Extended Data Fig. 2 Increasing the strength of optogenetic activation of Cb-SNc axons in vivo increases the response of SNc neurons, related to Fig. 1.
(A) The response of SNc neurons increased with increasing laser intensities. Example response of a neuron to increasing intensities of light stimulation. (B) Summary of cells recorded from SNc under stimulation with various light intensities.
Extended Data Fig. 3 Post-hoc histology of dopamine measurements experiments, related to Fig. 1.

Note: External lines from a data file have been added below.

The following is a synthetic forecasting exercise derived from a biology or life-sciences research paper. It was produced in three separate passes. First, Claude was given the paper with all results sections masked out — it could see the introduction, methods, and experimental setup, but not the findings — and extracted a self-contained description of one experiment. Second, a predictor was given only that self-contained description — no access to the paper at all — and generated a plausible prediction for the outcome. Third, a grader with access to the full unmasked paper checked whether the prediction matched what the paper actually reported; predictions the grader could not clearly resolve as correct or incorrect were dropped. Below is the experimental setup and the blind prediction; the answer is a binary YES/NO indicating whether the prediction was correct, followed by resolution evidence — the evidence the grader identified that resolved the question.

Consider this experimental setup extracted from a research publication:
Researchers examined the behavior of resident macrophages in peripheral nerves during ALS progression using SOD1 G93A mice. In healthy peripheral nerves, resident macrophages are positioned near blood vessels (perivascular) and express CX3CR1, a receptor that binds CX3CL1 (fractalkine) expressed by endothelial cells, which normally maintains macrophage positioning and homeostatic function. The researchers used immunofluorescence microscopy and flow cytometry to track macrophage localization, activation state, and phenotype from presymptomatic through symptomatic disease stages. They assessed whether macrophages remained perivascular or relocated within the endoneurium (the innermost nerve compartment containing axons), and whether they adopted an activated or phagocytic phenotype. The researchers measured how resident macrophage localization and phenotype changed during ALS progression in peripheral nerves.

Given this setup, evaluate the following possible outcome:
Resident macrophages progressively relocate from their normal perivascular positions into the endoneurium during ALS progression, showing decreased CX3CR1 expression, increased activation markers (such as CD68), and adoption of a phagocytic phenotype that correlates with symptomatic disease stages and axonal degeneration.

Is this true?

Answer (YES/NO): NO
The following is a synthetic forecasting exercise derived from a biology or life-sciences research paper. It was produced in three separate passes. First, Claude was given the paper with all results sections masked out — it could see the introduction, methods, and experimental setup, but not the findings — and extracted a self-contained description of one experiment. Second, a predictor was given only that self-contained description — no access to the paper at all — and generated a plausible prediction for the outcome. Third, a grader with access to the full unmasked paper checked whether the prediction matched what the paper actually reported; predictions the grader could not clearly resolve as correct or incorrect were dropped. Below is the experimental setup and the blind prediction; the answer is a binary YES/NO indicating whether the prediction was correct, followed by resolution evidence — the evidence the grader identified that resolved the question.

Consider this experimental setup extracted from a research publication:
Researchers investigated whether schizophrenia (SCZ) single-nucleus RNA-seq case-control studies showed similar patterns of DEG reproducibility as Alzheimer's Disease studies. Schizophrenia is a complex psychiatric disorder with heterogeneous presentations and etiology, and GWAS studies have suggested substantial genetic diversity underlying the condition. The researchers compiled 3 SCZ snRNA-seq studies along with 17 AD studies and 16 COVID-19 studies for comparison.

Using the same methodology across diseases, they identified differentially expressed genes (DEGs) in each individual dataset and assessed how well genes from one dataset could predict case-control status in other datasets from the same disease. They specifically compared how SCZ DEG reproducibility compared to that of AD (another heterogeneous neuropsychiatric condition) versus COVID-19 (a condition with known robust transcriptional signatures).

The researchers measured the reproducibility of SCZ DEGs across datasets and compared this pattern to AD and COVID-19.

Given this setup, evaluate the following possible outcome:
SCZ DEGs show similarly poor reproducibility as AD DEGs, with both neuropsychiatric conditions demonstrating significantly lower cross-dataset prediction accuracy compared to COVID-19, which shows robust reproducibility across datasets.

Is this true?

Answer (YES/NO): NO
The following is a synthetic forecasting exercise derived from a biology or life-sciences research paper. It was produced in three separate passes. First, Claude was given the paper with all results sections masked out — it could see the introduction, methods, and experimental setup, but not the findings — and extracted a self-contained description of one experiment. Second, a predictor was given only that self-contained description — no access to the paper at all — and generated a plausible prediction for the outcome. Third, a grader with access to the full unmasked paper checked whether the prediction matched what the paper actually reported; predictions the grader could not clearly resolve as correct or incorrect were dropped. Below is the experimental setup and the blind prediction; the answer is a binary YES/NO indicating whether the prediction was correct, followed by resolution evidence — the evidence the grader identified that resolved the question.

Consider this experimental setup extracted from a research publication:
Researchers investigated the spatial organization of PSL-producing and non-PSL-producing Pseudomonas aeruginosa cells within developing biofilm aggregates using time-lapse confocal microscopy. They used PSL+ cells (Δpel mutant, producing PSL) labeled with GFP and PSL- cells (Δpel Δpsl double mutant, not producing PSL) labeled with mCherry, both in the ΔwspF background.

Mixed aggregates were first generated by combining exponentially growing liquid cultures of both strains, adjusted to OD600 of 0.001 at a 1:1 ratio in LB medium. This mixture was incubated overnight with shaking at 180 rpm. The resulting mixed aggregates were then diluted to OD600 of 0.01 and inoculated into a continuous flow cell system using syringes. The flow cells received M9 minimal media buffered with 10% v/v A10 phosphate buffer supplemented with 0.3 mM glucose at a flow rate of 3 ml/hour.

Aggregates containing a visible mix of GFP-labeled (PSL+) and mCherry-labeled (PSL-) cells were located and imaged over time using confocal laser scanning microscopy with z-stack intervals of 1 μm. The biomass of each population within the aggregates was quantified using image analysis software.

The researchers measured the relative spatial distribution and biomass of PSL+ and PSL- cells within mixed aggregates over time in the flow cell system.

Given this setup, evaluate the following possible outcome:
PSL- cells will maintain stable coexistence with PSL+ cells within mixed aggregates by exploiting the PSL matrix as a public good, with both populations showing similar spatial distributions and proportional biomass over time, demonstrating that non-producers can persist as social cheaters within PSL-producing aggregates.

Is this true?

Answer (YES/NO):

(A) AAV-ChR2-EYFP was injected in the DCN and AAV-dlight1.1 in the striatum. Optic fibers were implanted in the SNc to stimulate Cb-SNc axons and in the striatum to measure dopamine fluctuations. (B) (Left) Schematic of SNc region zoom in. (Right) Optic fiber location in SNc. Scale bar: 250 µm. (C) (Left) Schematic of striatum region zoom in. (Right) Optic fiber location in striatum. Scale bar: 1 mm.
Extended Data Fig. 4 Raw data and onset latency of striatal dopamine evoked by Cb-SNc activation, related to Fig. 1j,k.

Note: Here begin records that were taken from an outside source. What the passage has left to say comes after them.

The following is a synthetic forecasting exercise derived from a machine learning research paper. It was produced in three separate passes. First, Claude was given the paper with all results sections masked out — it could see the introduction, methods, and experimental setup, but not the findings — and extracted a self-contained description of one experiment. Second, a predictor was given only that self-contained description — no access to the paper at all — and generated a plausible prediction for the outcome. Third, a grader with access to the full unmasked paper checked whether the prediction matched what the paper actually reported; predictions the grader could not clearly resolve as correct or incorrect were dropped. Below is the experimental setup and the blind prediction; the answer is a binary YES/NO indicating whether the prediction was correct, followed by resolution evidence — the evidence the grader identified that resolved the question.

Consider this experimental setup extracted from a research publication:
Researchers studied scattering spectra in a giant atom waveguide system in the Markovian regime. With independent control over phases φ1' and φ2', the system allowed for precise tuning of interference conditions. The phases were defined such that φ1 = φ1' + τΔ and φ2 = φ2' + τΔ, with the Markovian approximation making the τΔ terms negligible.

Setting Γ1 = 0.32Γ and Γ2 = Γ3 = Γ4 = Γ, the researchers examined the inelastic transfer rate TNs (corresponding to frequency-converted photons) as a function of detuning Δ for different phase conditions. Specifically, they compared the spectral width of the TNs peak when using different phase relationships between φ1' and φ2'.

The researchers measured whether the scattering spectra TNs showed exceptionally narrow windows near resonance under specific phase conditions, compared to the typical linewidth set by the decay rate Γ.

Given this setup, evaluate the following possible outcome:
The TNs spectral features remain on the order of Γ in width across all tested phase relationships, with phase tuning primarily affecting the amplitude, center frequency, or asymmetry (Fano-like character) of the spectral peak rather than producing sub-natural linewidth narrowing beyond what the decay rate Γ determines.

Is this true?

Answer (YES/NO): NO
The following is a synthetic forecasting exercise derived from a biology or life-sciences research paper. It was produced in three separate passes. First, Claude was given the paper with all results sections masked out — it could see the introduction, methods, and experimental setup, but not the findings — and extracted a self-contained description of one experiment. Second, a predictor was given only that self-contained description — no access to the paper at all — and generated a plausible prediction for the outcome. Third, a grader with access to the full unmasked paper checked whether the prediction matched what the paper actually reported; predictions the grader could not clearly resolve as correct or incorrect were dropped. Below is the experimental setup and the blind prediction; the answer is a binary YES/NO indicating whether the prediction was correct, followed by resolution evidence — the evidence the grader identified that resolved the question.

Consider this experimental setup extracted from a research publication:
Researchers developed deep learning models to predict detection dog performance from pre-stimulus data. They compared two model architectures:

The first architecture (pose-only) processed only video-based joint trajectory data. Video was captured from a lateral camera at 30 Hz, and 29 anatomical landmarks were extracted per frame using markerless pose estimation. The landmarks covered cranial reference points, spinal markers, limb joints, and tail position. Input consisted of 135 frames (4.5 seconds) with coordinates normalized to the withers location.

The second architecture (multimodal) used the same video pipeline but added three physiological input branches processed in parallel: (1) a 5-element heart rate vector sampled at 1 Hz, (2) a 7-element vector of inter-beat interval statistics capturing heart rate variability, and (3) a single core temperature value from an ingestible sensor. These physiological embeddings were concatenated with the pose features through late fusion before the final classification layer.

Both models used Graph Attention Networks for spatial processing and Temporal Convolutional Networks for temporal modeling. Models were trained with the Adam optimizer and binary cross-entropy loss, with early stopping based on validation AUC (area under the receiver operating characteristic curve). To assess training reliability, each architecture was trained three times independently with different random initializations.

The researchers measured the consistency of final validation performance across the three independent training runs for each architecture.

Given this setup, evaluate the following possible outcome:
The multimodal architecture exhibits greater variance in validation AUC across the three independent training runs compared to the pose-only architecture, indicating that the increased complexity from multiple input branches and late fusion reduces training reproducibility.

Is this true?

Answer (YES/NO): YES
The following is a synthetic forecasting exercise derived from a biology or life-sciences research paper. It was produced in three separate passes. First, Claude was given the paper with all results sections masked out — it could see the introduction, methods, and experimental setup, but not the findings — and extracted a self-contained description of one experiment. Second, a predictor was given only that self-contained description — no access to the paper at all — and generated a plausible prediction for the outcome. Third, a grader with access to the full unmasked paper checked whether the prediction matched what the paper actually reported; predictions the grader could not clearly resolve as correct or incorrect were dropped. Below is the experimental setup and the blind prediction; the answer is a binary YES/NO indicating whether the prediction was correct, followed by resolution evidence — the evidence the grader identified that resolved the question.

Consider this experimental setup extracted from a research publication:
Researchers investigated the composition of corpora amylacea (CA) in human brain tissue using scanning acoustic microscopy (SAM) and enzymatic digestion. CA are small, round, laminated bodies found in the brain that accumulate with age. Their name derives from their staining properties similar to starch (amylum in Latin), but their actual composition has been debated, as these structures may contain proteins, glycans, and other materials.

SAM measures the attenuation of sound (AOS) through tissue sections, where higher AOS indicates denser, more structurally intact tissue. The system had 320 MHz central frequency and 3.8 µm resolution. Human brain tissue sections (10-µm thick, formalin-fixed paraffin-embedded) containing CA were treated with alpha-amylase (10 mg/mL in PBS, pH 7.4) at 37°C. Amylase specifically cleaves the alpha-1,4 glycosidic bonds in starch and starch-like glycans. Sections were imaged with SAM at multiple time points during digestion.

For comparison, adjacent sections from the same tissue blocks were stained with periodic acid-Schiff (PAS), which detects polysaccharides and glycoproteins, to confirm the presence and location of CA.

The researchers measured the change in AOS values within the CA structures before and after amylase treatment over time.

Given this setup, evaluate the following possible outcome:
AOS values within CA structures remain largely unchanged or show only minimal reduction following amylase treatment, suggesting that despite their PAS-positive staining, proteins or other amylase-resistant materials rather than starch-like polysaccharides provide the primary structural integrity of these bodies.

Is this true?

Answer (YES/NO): YES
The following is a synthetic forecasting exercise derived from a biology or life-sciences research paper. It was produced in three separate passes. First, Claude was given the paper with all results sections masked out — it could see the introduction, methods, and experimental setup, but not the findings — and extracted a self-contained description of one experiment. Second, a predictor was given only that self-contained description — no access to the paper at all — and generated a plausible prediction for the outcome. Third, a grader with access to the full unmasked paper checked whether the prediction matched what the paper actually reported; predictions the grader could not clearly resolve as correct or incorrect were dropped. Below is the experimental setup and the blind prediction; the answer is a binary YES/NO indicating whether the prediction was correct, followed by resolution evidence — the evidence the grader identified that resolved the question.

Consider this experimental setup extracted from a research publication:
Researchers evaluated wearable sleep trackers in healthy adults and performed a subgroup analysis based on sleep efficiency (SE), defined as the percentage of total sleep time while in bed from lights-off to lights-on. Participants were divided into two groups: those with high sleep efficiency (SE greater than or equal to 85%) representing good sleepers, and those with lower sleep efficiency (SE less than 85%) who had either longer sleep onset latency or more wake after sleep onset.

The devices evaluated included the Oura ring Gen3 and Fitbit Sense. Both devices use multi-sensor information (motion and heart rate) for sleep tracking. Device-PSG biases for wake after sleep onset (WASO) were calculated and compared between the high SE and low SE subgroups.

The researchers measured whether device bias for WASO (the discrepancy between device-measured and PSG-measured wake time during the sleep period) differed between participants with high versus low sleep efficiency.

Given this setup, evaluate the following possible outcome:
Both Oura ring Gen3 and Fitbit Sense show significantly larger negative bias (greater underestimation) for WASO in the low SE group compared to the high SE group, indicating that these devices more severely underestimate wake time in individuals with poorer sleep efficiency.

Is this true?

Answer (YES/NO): YES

(A) Mice were injected with ChR2 in the DCN, and the dopamine sensor dLight1.1 in the striatum. Optic fibers were implanted in SNc to deliver optogenetic pulses and in the dorsolateral striatum to monitor dopamine fluctuations. (B) Raw data traces of dopamine dLight1.1 signals recorded in the dorsolateral striatum. Both spontaneous and optogenetically-evoked (single 1 ms pulses, top or 20 Hz trains, bottom) events are present. (C) (Left) Dopamine signal Z-score aligned to the time of optogenetic stimulation (1 ms pulse at 1 mW, mean ± SEM, n = 7 fibers, N = 4 mice). (Right) Expansion of the first data point after optogenetic stimulation (dotted box). Open circles are the mean Z-score of all the trials (128) in each mouse. One-sided paired t-test of the mean data points obtained just before and just after optogenetic stimulation.
Extended Data Fig. 5 Anatomical evidence for monosynaptic projections from the DCN to the SNc, related to Fig. 3.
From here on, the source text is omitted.